■ Provided entries ■
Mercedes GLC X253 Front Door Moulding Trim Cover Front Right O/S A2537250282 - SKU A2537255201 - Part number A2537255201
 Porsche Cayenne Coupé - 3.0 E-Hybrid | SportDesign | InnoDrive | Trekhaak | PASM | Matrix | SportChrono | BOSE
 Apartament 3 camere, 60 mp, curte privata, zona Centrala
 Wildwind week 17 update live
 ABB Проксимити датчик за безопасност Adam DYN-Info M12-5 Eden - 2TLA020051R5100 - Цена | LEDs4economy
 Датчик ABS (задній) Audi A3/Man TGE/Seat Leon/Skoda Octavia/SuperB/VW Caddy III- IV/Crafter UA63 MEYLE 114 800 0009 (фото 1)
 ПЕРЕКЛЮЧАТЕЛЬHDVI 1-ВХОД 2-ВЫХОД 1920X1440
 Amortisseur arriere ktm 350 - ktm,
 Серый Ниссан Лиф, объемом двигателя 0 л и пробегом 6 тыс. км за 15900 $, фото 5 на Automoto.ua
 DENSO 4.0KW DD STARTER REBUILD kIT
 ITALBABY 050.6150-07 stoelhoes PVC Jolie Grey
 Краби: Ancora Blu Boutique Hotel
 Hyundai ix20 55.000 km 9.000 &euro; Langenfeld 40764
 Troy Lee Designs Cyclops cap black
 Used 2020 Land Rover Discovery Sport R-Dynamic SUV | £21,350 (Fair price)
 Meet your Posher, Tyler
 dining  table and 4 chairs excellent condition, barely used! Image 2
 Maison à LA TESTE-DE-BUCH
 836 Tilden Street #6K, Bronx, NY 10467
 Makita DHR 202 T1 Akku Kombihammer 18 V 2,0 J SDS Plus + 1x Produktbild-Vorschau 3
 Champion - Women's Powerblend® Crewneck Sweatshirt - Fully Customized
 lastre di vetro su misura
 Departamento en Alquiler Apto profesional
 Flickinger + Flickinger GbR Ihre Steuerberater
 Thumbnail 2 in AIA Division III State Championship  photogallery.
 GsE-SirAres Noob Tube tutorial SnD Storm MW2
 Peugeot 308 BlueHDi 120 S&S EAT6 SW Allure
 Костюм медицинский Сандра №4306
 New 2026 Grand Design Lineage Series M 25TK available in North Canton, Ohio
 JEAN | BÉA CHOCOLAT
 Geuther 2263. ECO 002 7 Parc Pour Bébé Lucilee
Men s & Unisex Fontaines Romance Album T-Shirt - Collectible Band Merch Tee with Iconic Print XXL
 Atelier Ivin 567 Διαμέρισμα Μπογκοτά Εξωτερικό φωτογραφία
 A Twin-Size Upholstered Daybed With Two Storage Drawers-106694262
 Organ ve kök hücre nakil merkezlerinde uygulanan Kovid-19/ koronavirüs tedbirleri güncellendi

■ What you have to do ■
All of the data above should be transcribed exactly.

■ Reply ■
Mercedes GLC X253 Front Door Moulding Trim Cover Front Right O/S A2537250282 - SKU A2537255201 - Part number A2537255201
 Porsche Cayenne Coupé - 3.0 E-Hybrid | SportDesign | InnoDrive | Trekhaak | PASM | Matrix | SportChrono | BOSE
 Apartament 3 camere, 60 mp, curte privata, zona Centrala
 Wildwind week 17 update live
 ABB Проксимити датчик за безопасност Adam DYN-Info M12-5 Eden - 2TLA020051R5100 - Цена | LEDs4economy
 Датчик ABS (задній) Audi A3/Man TGE/Seat Leon/Skoda Octavia/SuperB/VW Caddy III- IV/Crafter UA63 MEYLE 114 800 0009 (фото 1)
 ПЕРЕКЛЮЧАТЕЛЬHDVI 1-ВХОД 2-ВЫХОД 1920X1440
 Amortisseur arriere ktm 350 - ktm,
 Серый Ниссан Лиф, объемом двигателя 0 л и пробегом 6 тыс. км за 15900 $, фото 5 на Automoto.ua
 DENSO 4.0KW DD STARTER REBUILD kIT
 ITALBABY 050.6150-07 stoelhoes PVC Jolie Grey
 Краби: Ancora Blu Boutique Hotel
 Hyundai ix20 55.000 km 9.000 &euro; Langenfeld 40764
 Troy Lee Designs Cyclops cap black
 Used 2020 Land Rover Discovery Sport R-Dynamic SUV | £21,350 (Fair price)
 Meet your Posher, Tyler
 dining  table and 4 chairs excellent condition, barely used! Image 2
 Maison à LA TESTE-DE-BUCH
 836 Tilden Street #6K, Bronx, NY 10467
 Makita DHR 202 T1 Akku Kombihammer 18 V 2,0 J SDS Plus + 1x Produktbild-Vorschau 3
 Champion - Women's Powerblend® Crewneck Sweatshirt - Fully Customized
 lastre di vetro su misura
 Departamento en Alquiler Apto profesional
 Flickinger + Flickinger GbR Ihre Steuerberater
 Thumbnail 2 in AIA Division III State Championship  photogallery.
 GsE-SirAres Noob Tube tutorial SnD Storm MW2
 Peugeot 308 BlueHDi 120 S&S EAT6 SW Allure
 Костюм медицинский Сандра №4306
 New 2026 Grand Design Lineage Series M 25TK available in North Canton, Ohio
 JEAN | BÉA CHOCOLAT
 Geuther 2263. ECO 002 7 Parc Pour Bébé Lucilee
Men s & Unisex Fontaines Romance Album T-Shirt - Collectible Band Merch Tee with Iconic Print XXL
 Atelier Ivin 567 Διαμέρισμα Μπογκοτά Εξωτερικό φωτογραφία
 A Twin-Size Upholstered Daybed With Two Storage Drawers-106694262
 Organ ve kök hücre nakil merkezlerinde uygulanan Kovid-19/ koronavirüs tedbirleri güncellendi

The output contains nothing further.